La devoción de los toreros promesantes
Como cada 15 de agosto se reeditó la fiesta patronal en honor a la Virgen de la Asunción en Casabindo y en este marco se realizó el tradicional “Toreo de la Vincha”, una hazaña que requiere del coraje y valor de cada promesante.
El día comenzó con -10°C en la localidad de Casabindo, pero rápidamente al asomarse el sol aumentó considerablemente la temperatura tornándose una media mañana y tarde más cálidas.
Con los artesanos y los puestos de comidas regionales asentados desde temprano, recién a las 9:30 tuvo lugar el acto protocolar, con la presencia de autoridades provinciales.
Pasadas las 10:00 inició la misa central en la llamada Catedral de la Puna, iglesia construida en el año 1772, que para esta ocasión se ve colmada de fieles. Luego de la celebración tuvo lugar la tradicional “Danza de los samilantes”.
Tras ello dio inicio la procesión con la imagen de la Virgen de la Asunción que fue acompañada por bandas de sikuris provenientes de distintos puntos de la provincia y una multitud de gente.
Bordeando las calles del pueblo se vivió una imponente manifestación de fe, que concluyó con la bendición de los toros.
Aproximadamente a las 14:00 comenzó el popular Toreo de la Vincha en la histórica Plaza Pedro Quipildor.
Cuentan los abuelos que fue en ese lugar donde Pantaleón de la Cruz, hijo del cacique Quipildor Tabarcachi, se sublevó contra la tiranía y la opresión de los españoles, quienes lo arrojaron a los Toros acusándolo de un delito que debía pagar con la muerte.

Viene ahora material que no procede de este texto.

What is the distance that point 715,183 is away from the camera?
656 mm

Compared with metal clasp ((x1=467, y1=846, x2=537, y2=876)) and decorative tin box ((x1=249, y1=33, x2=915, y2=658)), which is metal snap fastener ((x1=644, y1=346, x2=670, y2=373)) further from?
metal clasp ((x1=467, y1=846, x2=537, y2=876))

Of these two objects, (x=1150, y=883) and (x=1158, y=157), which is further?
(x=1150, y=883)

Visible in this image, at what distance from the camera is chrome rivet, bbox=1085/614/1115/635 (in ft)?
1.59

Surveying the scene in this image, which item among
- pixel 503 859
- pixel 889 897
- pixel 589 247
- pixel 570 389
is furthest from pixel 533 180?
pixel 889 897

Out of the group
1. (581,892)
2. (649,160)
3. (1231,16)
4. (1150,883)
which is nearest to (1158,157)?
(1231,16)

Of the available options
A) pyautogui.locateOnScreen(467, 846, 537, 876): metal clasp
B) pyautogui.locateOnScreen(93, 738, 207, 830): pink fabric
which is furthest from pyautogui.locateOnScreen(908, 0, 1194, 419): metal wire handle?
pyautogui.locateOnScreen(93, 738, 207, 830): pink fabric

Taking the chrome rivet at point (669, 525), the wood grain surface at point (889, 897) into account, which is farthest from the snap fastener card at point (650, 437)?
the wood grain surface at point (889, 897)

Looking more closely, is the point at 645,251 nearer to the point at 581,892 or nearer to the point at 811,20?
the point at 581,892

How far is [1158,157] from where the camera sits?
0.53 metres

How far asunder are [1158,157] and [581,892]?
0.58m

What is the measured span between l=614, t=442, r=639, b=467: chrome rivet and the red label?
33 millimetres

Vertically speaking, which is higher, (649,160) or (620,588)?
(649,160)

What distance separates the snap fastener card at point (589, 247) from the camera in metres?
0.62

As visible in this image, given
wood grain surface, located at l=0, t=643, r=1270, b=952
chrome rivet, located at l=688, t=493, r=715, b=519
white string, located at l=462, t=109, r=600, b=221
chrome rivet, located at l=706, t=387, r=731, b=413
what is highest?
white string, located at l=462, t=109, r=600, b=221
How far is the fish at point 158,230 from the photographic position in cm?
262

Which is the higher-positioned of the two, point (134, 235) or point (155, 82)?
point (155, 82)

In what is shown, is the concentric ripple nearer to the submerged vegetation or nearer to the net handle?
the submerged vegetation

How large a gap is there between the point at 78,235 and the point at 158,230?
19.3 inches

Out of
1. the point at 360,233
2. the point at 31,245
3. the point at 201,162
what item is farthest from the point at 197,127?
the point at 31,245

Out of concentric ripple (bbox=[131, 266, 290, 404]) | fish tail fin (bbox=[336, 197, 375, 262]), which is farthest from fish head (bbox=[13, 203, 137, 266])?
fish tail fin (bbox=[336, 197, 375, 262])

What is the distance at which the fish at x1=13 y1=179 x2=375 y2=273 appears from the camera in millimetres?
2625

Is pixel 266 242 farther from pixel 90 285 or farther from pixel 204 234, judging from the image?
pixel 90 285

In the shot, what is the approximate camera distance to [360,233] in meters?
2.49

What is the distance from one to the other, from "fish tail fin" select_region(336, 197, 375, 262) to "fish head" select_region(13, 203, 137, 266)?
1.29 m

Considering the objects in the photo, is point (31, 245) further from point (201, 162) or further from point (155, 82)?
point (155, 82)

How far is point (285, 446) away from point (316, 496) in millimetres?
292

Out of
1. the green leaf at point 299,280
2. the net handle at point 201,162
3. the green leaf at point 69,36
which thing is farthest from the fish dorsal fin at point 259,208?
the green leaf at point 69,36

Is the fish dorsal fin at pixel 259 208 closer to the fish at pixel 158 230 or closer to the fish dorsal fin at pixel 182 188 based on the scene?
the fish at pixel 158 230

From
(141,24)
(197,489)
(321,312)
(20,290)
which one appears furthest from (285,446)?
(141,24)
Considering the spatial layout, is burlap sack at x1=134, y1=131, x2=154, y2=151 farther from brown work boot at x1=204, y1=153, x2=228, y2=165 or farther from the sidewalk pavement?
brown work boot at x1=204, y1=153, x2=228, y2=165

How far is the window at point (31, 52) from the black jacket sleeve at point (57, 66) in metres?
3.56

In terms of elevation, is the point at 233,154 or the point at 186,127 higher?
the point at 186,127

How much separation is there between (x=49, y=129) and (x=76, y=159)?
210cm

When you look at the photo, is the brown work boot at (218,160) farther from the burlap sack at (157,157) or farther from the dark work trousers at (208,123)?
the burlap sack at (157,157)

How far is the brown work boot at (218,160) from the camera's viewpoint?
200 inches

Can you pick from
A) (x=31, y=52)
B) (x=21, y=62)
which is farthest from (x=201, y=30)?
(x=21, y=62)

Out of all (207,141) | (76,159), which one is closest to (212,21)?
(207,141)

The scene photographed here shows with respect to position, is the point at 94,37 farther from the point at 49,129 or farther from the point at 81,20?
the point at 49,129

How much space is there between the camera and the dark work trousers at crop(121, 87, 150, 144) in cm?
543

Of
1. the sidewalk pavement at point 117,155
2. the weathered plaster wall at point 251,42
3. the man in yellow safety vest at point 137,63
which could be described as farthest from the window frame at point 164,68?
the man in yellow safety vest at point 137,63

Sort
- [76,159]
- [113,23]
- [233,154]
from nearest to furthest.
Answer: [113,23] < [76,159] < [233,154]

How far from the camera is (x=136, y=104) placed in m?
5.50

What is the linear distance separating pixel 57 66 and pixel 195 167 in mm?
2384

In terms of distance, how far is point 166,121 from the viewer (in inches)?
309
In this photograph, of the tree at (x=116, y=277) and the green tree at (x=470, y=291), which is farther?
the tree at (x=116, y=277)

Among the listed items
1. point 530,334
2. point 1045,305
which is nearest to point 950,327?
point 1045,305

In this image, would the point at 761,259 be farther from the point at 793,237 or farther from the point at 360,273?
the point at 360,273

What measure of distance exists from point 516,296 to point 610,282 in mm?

Pantaleón vestido con sus mejores atuendos llevaba una vincha roja con soles de plata, símbolo de su estirpe, la cual antes de morir ofreció a la Virgen, pidiéndole que liberara a su pueblo.
Es así que en cada fiesta patronal los toreros promesantes reivindican la historia de Casabindo, cumpliendo con una tradición que ha logrado trascender el tiempo y las fronteras.
Cerca de 10mil personas asistieron a la jornada principal de estas fiestas patronales, muchísimos de ellos del interior, así como del extranjero. A pesar de ello, se pudo observar una menor concurrencia respecto al año pasado.
Al finalizar el Toreo, Casabindo vuelve a recuperar la tranquilidad que lo caracteriza, comparado con la algarabía y efusividad de los 15 de agosto. El resto del año, viven allí unas 150 personas.